China's appetite for cars has slowed and Zhu Dongwei, an auto salesman in the central Chinese city of Zhengzhou, is doing all he can to whet it.

Customers at Zhu's General Motors Co dealership get a 14 percent discount, a refund of sales tax and a chance to win a free iPod if they buy a 41,800 yuan ($6,170) Matiz compact car.

"This is our biggest promotion this year," Zhu said. "Without discounts, many people would wait, not buy."

Demand in the world's largest vehicle market may drop from year-earlier levels in the second half of this year, triggering price wars as dealers compete to clear inventories, according to Credit Suisse Group AG and IHS Automotive. Wholesale passenger-car deliveries in June gained at the slowest pace in 15 months as inflation reduced buyers' purchasing power.

"Some dealers and automakers may panic and offer the largest discounts they can," said Yale Zhang, a Shanghai-based analyst at consultant IHS Automotive. "If prices of daily necessities keep soaring, people's expectations of their future financial security will be undermined, reducing their desire to buy a car."

China's auto sales, which have increased every month since February 2009, began growing at a slower pace in April amid rising prices for consumer goods and signs of economic cooling.

Easing GDP growth

The government also raised the sales tax on small cars to 7.5 percent this year after cutting it in half to 5 percent last year. The tax cut helped last year's vehicle sales surge 46 percent to 13.6 million, surpassing the US for the first time.

Wholesale passenger-car sales in June grew 19 percent from a year earlier, the slowest pace in 15 months, as China's inflation rate stood at 2.9 percent, the second-highest rate this year.

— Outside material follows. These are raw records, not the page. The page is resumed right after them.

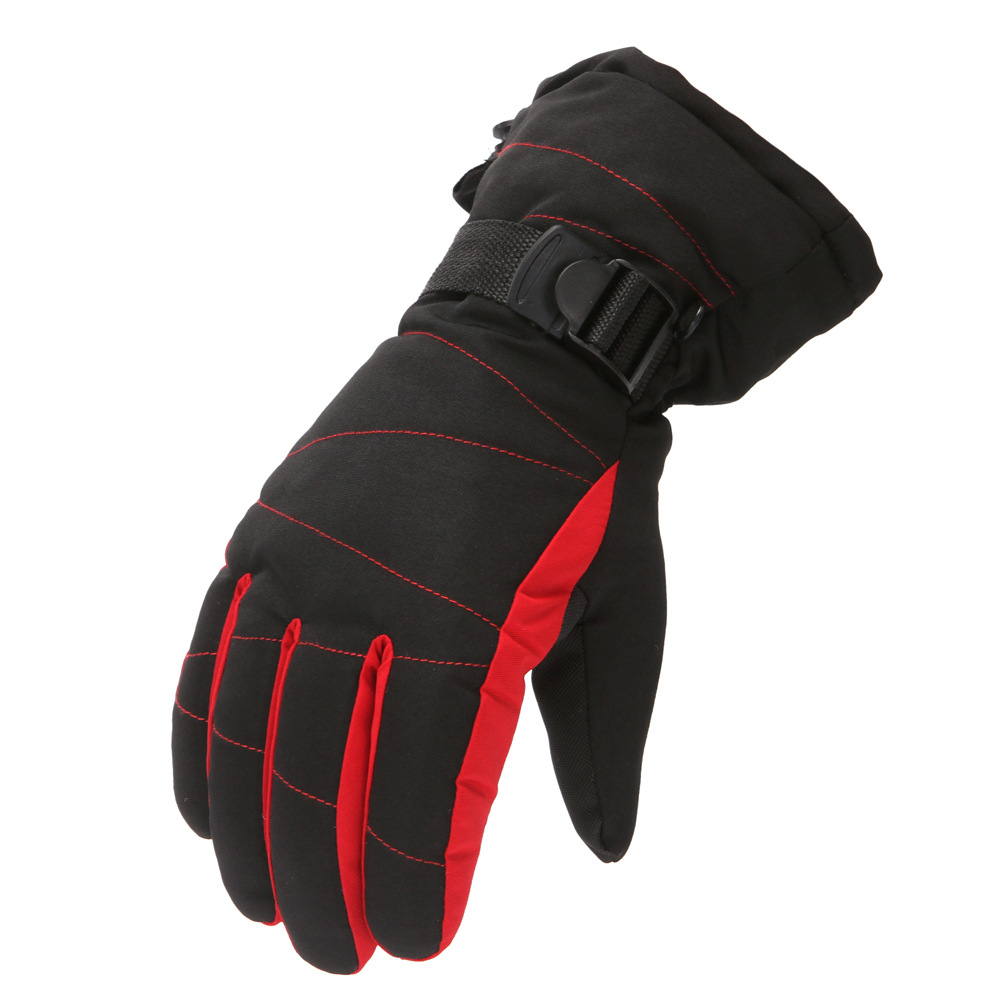 Ski Gloves Men's Winter Outdoor Mountaineering Ride Warm Waterproof Adult Velvet Motorcycle Amazon Foreign Trade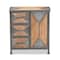 Baxton Studio Laurel Rustic Antique Grey Metal and Whitewashed Oak Brown Wood 3-Drawer Accent Storage Cabinet 182-11737-Zoro - alternate 6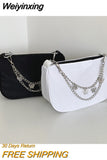 Weiyinxing Armpit Bag 2023 Fashion Butterfly Chain Shoulder Bags Korean Casual Small Square Handbag Personality Trendy Shoulder Strap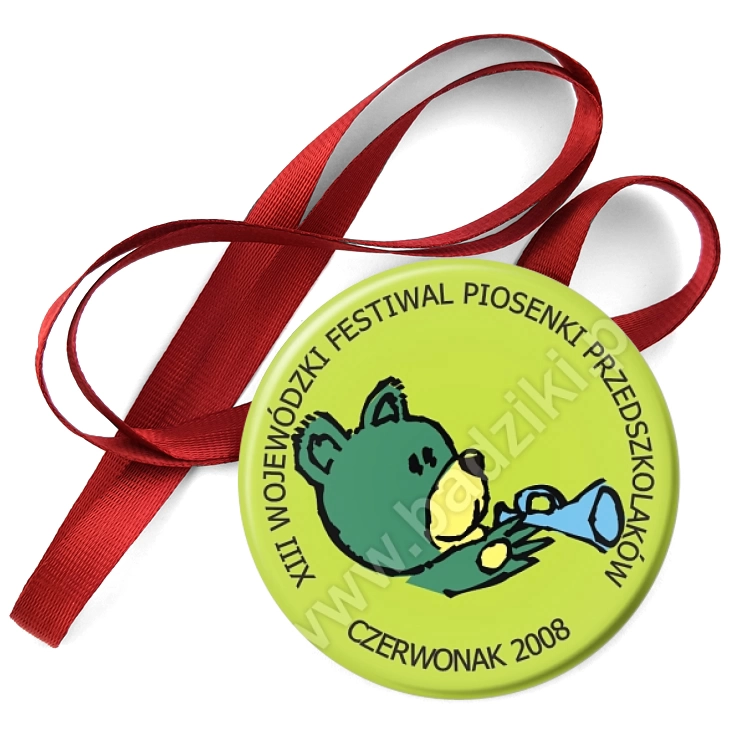 przypinka medal Festiwal Piosenki Przedszkolaków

The nation's gross domestic product expansion eased to 10.3 percent in the second quarter from 11.9 percent in the preceding three months, the statistics bureau said on July 15.

"The uncertainty of the macro-economy will influence people's confidence, leading to a slowdown in auto sales growth," said Xu Minfeng, an analyst at Central China Securities in Shanghai. "The phasing out of some favorable policies for car buyers last year, such as the increased sales tax, has also contributed."

Average prices of China's locally made passenger cars fell by 2.08 percent in June from a year earlier, the biggest decline this year, according to the National Development and Reform Commission.